Background
Global deaf population is roughly estimated to be 0.1% of the total population. There are various causes of deafness, but in a considerable part of the cases the inner ear, i. e., the cochlear structure is damaged. Nowadays, however, there is a way to bypass the peripheral auditory system and directly stimulate auditory nerve fibers by employing cochlear implants (CIs). CIs have been the target of intensive research for over 50 years by now.
Even though CIs are the most successful neural prostheses ever, hearing can only be partially restored by them. Patients achieve an average of about 80% in speech recognition tests under quiet conditions (without lip-reading) until the end of the second year after implantation [1], but most cochlear implant recipients remain unable to enjoy music or to distinguish among complex sounds, especially in noisy environments.
Interestingly, computational strategies of today’s modern CI systems are still based on simple algorithms, which can hardly mimic the complex functionality of the human auditory system. On the other hand, numerous biologically motivated models of cochlear processing (and of auditory structures beyond) have been developed during the last 20 years. These bio-motivated models have several advantages over common filterbanks: they have great spectrotemporal resolution, they often include adaptation mechanisms that are shown to have a positive effect on speech recognition [2], and finally, spectral delays [3] introduced by the traveling wave on the basilar membrane are also mimicked to some extent. Importance of the latter is shown e. g. in [4] and [5].
References
[1] J. Rouger, S. Lagleyre, B. Fraysse, S. Deneve, O. Deguine and P. Barone, “Evidence that cochlear-implanted deaf patients are better multisensory integrators,” Proc. Natl. Acad. Sci. USA, vol. 104 (17), pp. 7295-7300, 2007.
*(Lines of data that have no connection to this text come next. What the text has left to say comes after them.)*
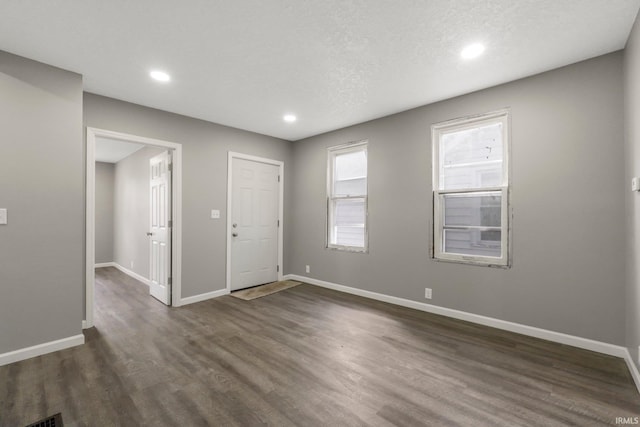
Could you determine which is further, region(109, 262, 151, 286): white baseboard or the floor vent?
region(109, 262, 151, 286): white baseboard

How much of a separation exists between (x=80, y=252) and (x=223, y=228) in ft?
6.01

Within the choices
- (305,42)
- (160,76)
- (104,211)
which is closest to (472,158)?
(305,42)

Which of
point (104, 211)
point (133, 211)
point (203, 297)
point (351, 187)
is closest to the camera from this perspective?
point (203, 297)

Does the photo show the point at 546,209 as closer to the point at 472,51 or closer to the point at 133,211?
the point at 472,51

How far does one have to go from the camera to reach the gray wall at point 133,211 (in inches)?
204

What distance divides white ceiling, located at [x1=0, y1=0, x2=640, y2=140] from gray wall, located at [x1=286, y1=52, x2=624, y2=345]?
249mm

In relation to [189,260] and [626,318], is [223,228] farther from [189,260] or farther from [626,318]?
[626,318]

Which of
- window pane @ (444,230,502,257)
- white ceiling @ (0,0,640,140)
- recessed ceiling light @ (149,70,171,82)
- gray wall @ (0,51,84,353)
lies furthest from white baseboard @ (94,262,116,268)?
window pane @ (444,230,502,257)

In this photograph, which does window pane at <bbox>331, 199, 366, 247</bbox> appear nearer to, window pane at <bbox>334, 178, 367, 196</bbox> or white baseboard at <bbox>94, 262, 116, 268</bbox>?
window pane at <bbox>334, 178, 367, 196</bbox>

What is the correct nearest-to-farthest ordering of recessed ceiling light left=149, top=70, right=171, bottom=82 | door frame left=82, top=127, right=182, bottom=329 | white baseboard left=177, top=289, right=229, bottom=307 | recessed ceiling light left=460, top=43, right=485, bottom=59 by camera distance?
1. recessed ceiling light left=460, top=43, right=485, bottom=59
2. recessed ceiling light left=149, top=70, right=171, bottom=82
3. door frame left=82, top=127, right=182, bottom=329
4. white baseboard left=177, top=289, right=229, bottom=307

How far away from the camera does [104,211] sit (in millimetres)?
6867

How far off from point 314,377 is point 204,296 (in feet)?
8.38

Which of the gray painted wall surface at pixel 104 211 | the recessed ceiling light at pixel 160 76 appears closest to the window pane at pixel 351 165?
the recessed ceiling light at pixel 160 76

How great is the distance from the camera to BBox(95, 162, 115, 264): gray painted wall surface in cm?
676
[2] M. Holmberg, D. Gelbart, and W. Hemmert, “Automatic Speech Recognition with an Adaptation Model Motivated by Auditory Processing,” IEEE Trans. Audio, Speech and Lang. Process., vol. 14 (1), pp. 43-49, 2006.
[3] S. Greenberg, D. Poeppel, and T. Roberts, “A space-time theory of pitch and timbre based on cortical expansion of the cochlear traveling wave delay,” in Proc. 11th Int. Symp. on Hearing, Grantham, 1997.
[4] T. Harczos, G. Szepannek, A. Kátai, and F. Klefenz, “An auditory model based vowel classification,” in Proc. IEEE Biomed. Circuits and Systems Conf., London, UK, pp. 69-72, 2006.
[5] D. A. Taft, D. B. Grayden, and A. N. Burkitt, “Speech coding with traveling wave delays: Desynchronizing cochlear implant frequency bands with cochlea-like group delays,” Speech Communication, vol. 51 (11), pp. 1114-1123, 2009.